Kant’s Categorical Imperative says that you should base your decisions on whether the underlying reasoning should reasonably applied as a universal law. For example, if you feel like lying to get money from someone else, would you want this to be a law that everybody should follow? Obviously not, so lying to get money from someone else is evil and you shouldn’t do it.
That may seem like a good way to morally reason, but if you examine it deeper, you will find why that it shifts your thinking away from your self and makes you a sacrifice to societal good. Not that lying is good – it is not – but the reasoning above which concluded that lying in this instance is bad is evil.
By thinking in “categorical imperatives”, you sacrifice your life for someone else. Instead of thinking from your own perspective, what you find good and bad, what you yourself find ethical, you shift your thinking to what is good or bad for society. This is evil – it diminishes your personal worth and value. It makes you a sacrifice for society. It makes you obliged to make decisions based on something other than yourself and something other than your own good.

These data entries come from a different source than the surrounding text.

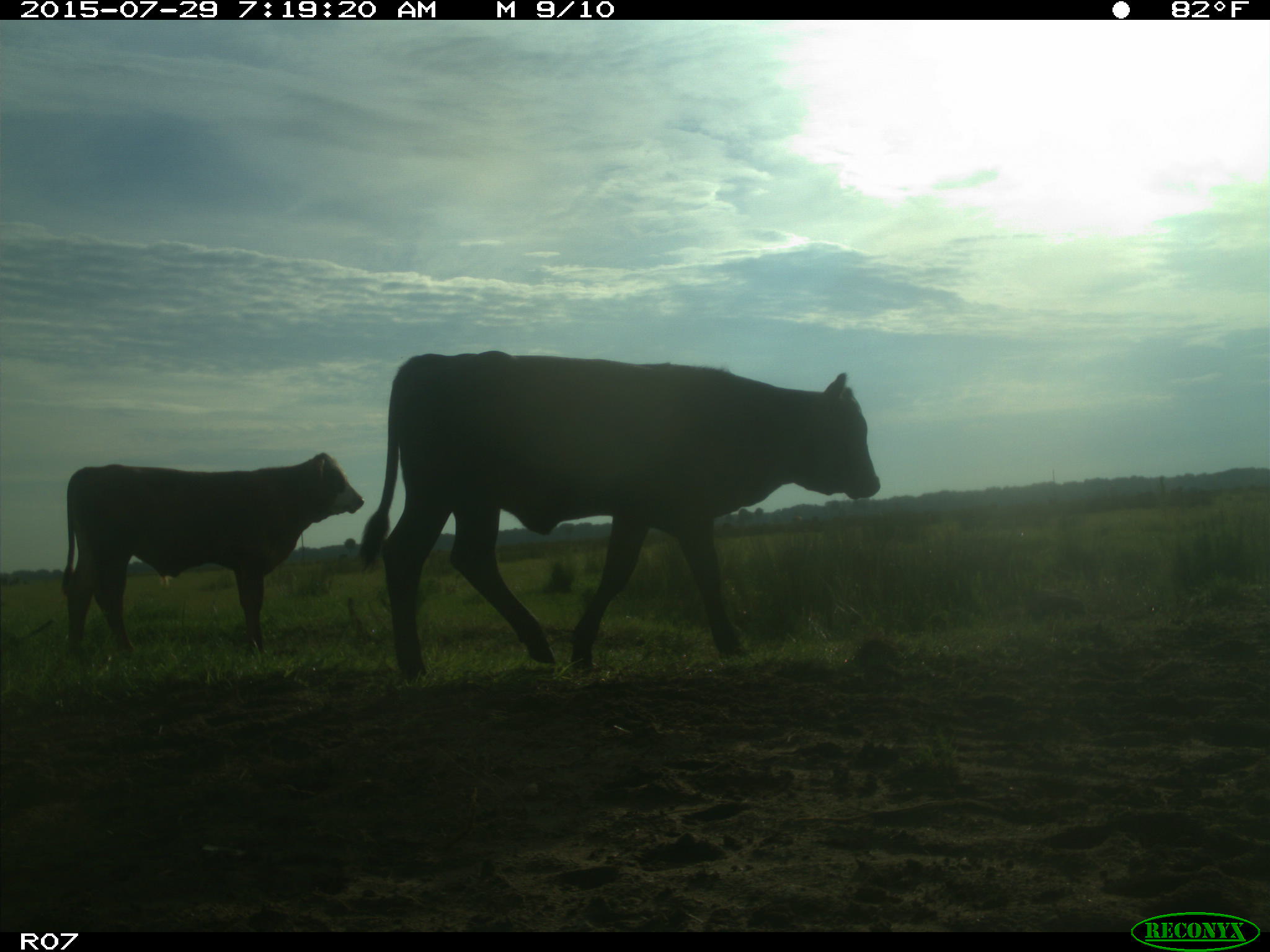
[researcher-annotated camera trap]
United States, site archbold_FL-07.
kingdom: Animalia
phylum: Chordata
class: Mammalia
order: Artiodactyla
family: Bovidae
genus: Bos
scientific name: Bos taurus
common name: domestic cow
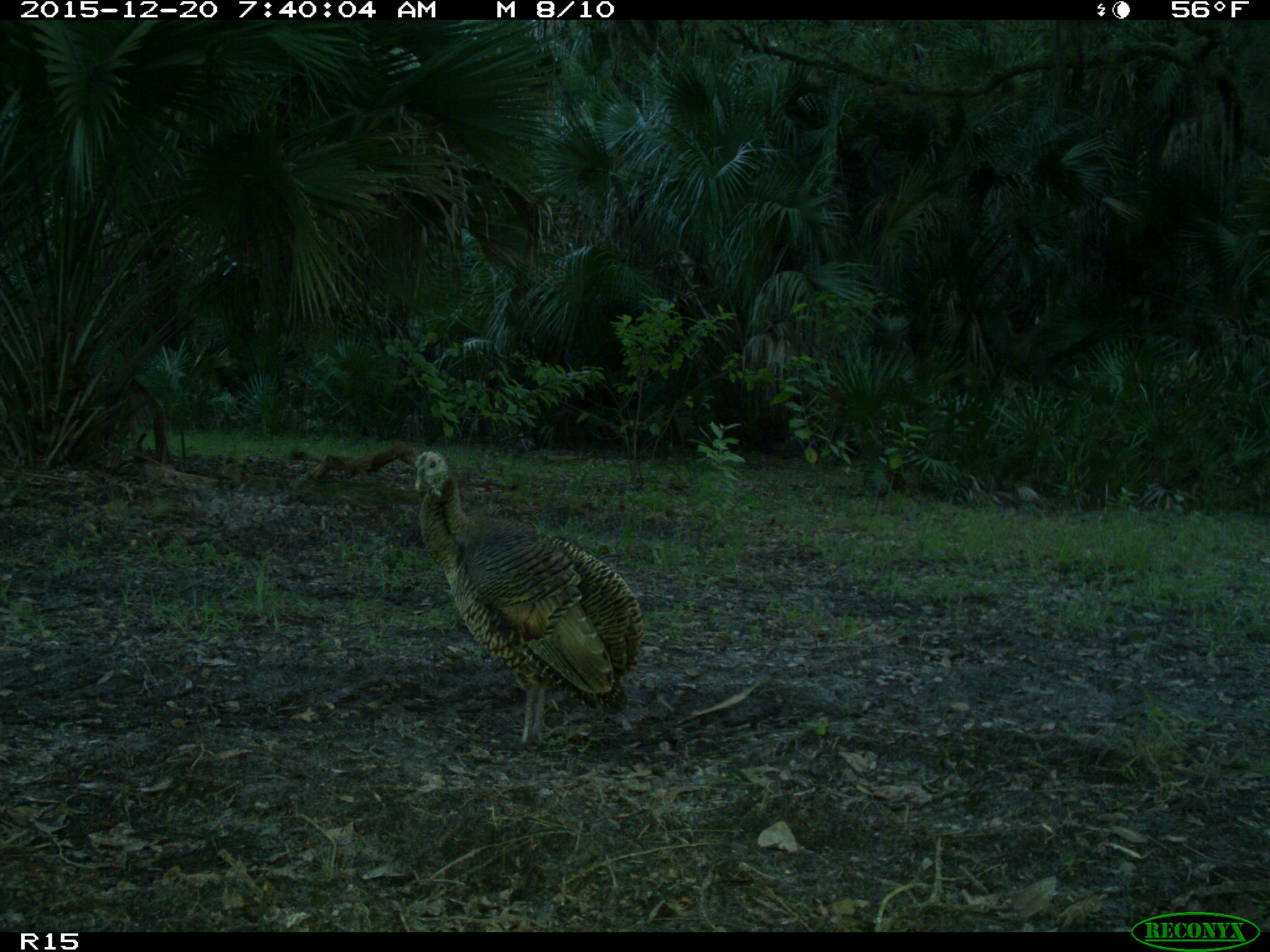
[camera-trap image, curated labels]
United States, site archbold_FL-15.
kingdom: Animalia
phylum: Chordata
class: Aves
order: Galliformes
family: Phasianidae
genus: Meleagris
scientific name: Meleagris gallopavo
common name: wild turkey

Now – lying is not good for you. So doing something “for your own good” would not mean that you would automatically lie. On the contrary – lying is actually bad for you. And your decisions should be based on what is good or bad for you, because you are not here to live for someone else, you are here to live for yourself. Lying is bad for you because it reduces your CHARACTER and makes you weaker. Becoming a weaker character, with weak integrity, thinking in a short-sighted way, having to cheat people to get what you want, should not be something you should be striving for.
And this is precisely the alternative moral compass that you should follow. What type of character do you want to become, in order to feel happy about yourself? Do you want to be a character which lies, goes behind people’s backs, cheats and steals to get what he/she wants? Or do you want to be a character that is dependable, has integrity, is strong enough to stand for what he/she believes in, and does what he/she thinks is right and ethical in itself without having to follow some outside moral code or axiom, making your own decisions and shaping your personality based on what you believe in?
What type of character do you want to become in order to be happy – for your own sake, because you value your own self? Act in that way, and let that be your moral compass instead of an axiom – a shortcut – which someone else has placed on you.